I made some really difficult angles for myself, the wasps were super interested in everything, and in 90-degree weather 5-minute epoxy becomes 2-minute epoxy, but eventually I got all the pieces sealed.

As soon as they seemed decently dry (I only waited a few minutes longer after finishing the epoxy), it was right to the pouring. I wanted a full two days for them to cure before I handled them, so I had to get this part done quickly.

The first pour, the scariest part.

Spent about 20 minutes doing the rest of the pouring and wracking my nerves.

In hindsight, I should not have filled the riverbeds with resin up to the very top of the edge. The way I painted them, the green came up all the way to the level of the ground, so that is where I filled them to.

In addition, I had checked that my surface was level beforehand, but after pouring the resin some of the levels looked off in some way. I tucked in a few paper towels under the cardboard to try and correct it, and that was probably a mistake.

And here we see the first problem child to emerge.

This was maybe 20-30 minutes after pouring; it looked like the resin was seeping over the top edge, but I couldn't tell if it was also leaking out of the bottom somewhere.

Over the next hour or so we started seeing more overflowing, even on straight edges like the one below.

I was really puzzled here because the overall level of the resin seemed to be far enough below the ground level on other parts of the tiles. It was almost like the resin was expanding or something.

This was a particularly bad one, though it looks like the tile itself is just too uneven.

There was nothing to be done about it but to wait and see how they turned out. I had an overblown fear that all the resin would leak out overnight, so I covered the whole floor around the table with newspapers and cardboard just to be safe.

After the first night of curing, (thankfully there was no lake of spilled resin) a lot of bubbles had formed.

I went through with a dress pin and popped all the ones that I could, but apparently I should not have done that. I came back after a few hours, and there were more bubbles. I popped them again. After the bubbles started coming back yet again, I took the hint and resigned myself to having bubbly water.

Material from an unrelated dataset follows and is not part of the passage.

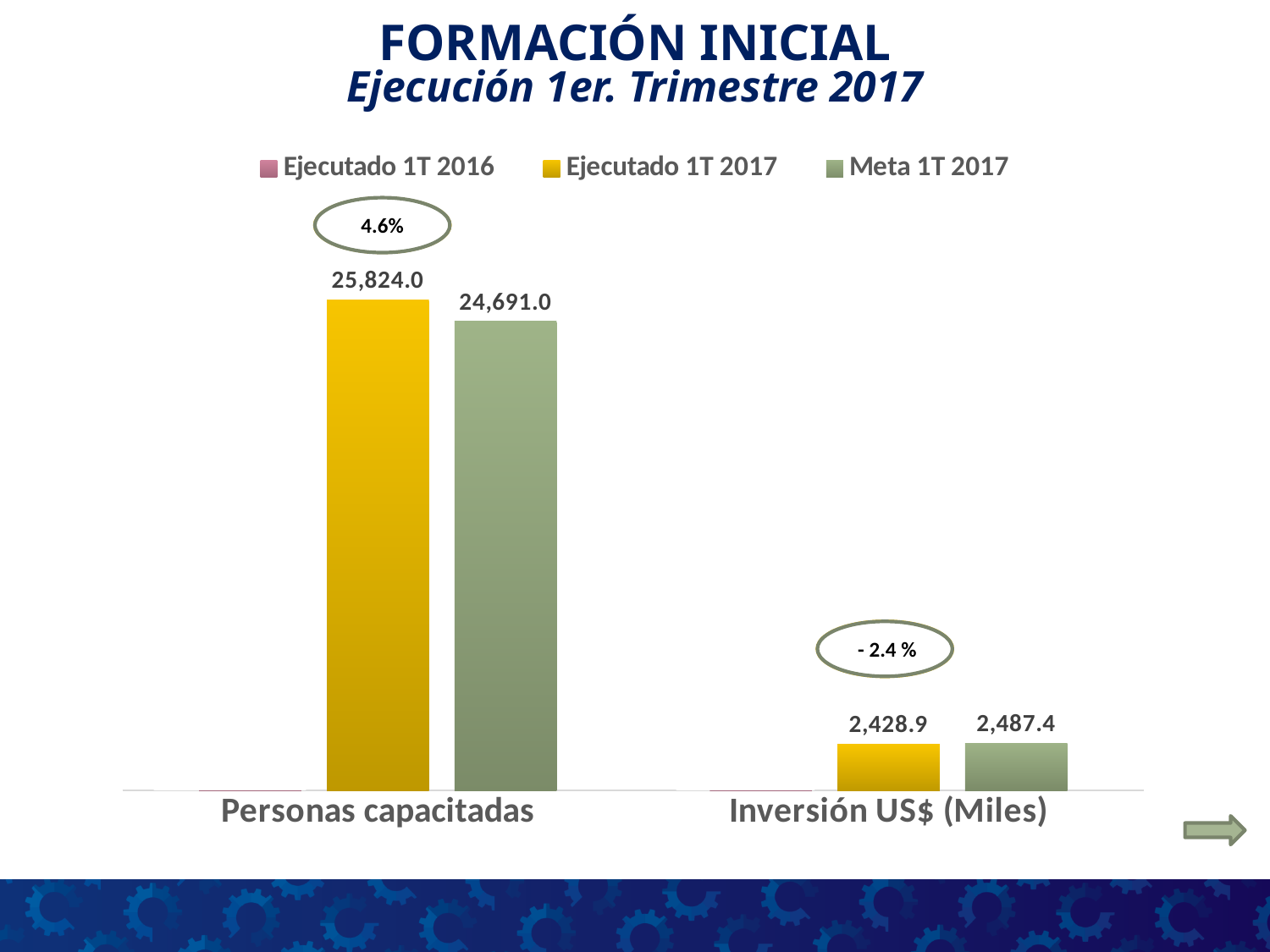
What is the Meta 1T 2017 value for Personas capacitadas? 24,691.0 For Inversión US$ (Miles), which is larger: Ejecutado 1T 2017 or Meta 1T 2017? Meta 1T 2017 What is the Ejecutado 1T 2017 value for Inversión US$ (Miles)? 2,428.9 For Personas capacitadas, which is larger: Ejecutado 1T 2017 or Meta 1T 2017? Ejecutado 1T 2017 What is the difference between the Ejecutado 1T 2017 and Meta 1T 2017 values for Personas capacitadas? 1,133.0 What is the Ejecutado 1T 2017 value for Personas capacitadas? 25,824.0 How many categories are shown on the x axis? 2 How many series does the legend list? 3 What percentage is shown in the oval above the Inversión US$ (Miles) bars? - 2.4 % What kind of chart is shown on the slide? Bar chart What is the difference between the Meta 1T 2017 and Ejecutado 1T 2017 values for Inversión US$ (Miles)? 58.5 What is the Meta 1T 2017 value for Inversión US$ (Miles)? 2,487.4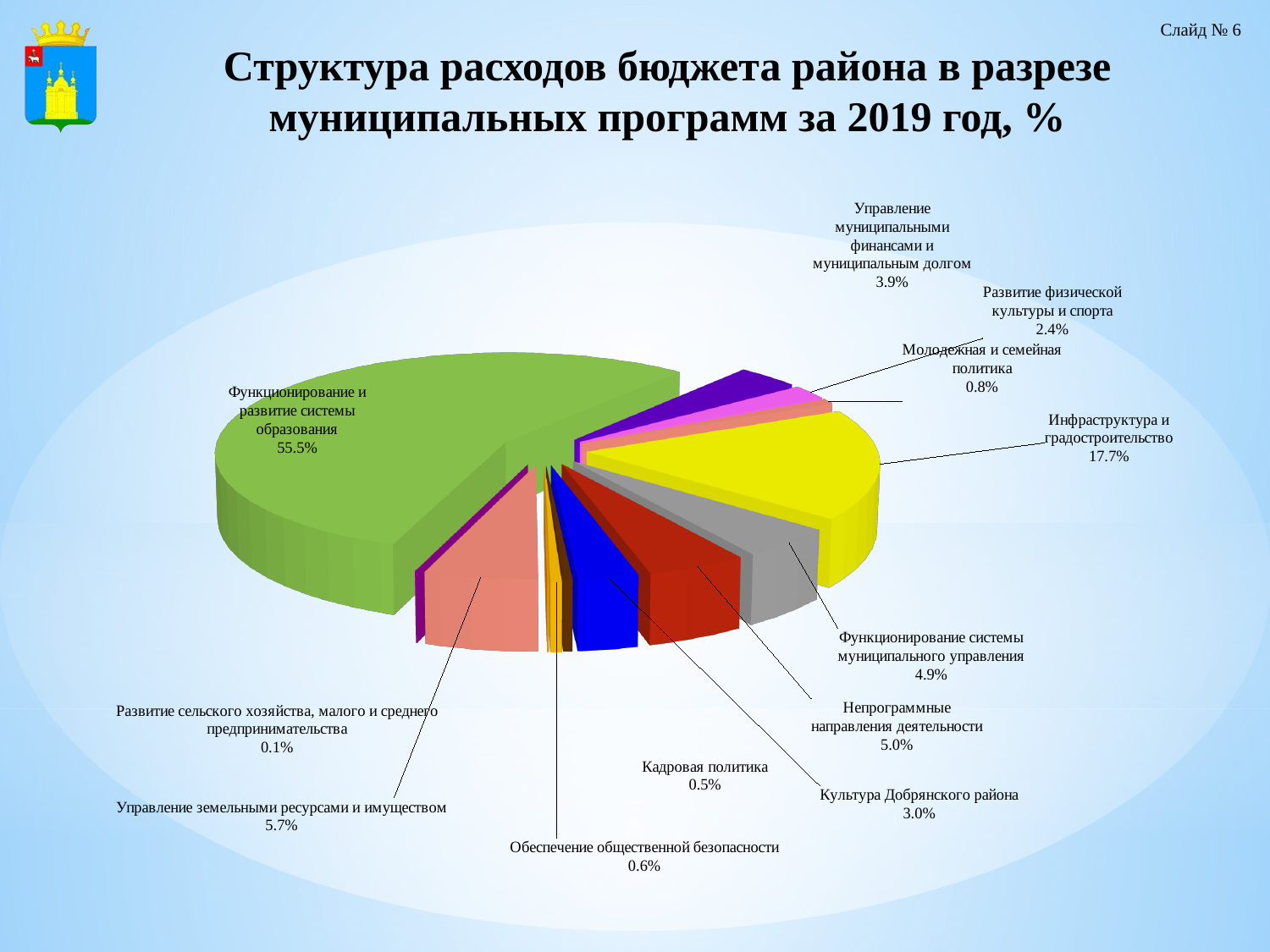
Which has a larger share: «Управление муниципальными финансами и муниципальным долгом» or «Развитие физической культуры и спорта»? Управление муниципальными финансами и муниципальным долгом What is the difference in percentage points between «Функционирование и развитие системы образования» and «Инфраструктура и градостроительство»? 37.8 Which category has the largest share of the budget expenditures? Функционирование и развитие системы образования What is the share of «Культура Добрянского района»? 3.0% What type of chart is shown on the slide? Pie chart What is the share of «Инфраструктура и градостроительство»? 17.7% What is the title of the chart on the slide? Структура расходов бюджета района в разрезе муниципальных программ за 2019 год, % Which category has the smallest share of the budget expenditures? Развитие сельского хозяйства, малого и среднего предпринимательства What is the share of «Управление земельными ресурсами и имуществом»? 5.7% What is the share of «Обеспечение общественной безопасности»? 0.6% What is the share of «Функционирование и развитие системы образования» in the pie chart? 55.5% How many categories (slices) does the pie chart contain? 13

When it came time to remove the foam blocks, it turned out not to be as much of a disaster as I anticipated.

Out of all the tiles, there was only one that didn't leak. The rest had resin all over the bottoms, but the wax paper underneath peeled away easily enough.

But instead of just popping the foam pieces off, I had to carve them away since they were pretty nicely welded to the tiles now.

My use-heavy-things-as-clamps method failed me on this one; the foam ended up at an angle and left a gap in the bottom that filled entirely with resin.

Again, I'm missing pictures here because at this point it's only a few hours until our session starts and this looks like it's going to take longer than I thought.

This is the one piece that didn't leak through to the bottom, though you can see that something seeped out a little bit. I haven't figured this one out. The epoxy was quite thick when putting it on, so I don't see how it could have gotten that far before drying. The only other thing I can think of is that the epoxy didn't create a good enough seal against the tape, and the resin went right around it. Both seemed unlikely to me.

The curvy edges had some rough spots, but they turned out okay, all things considered.

I painted over the spots where I couldn't chip off the last bits of foam and tacky, and called it good.

These tiles aren't really modular anymore, since they'll really only fit together in this configuration from now on, but it seemed like a worthy sacrifice.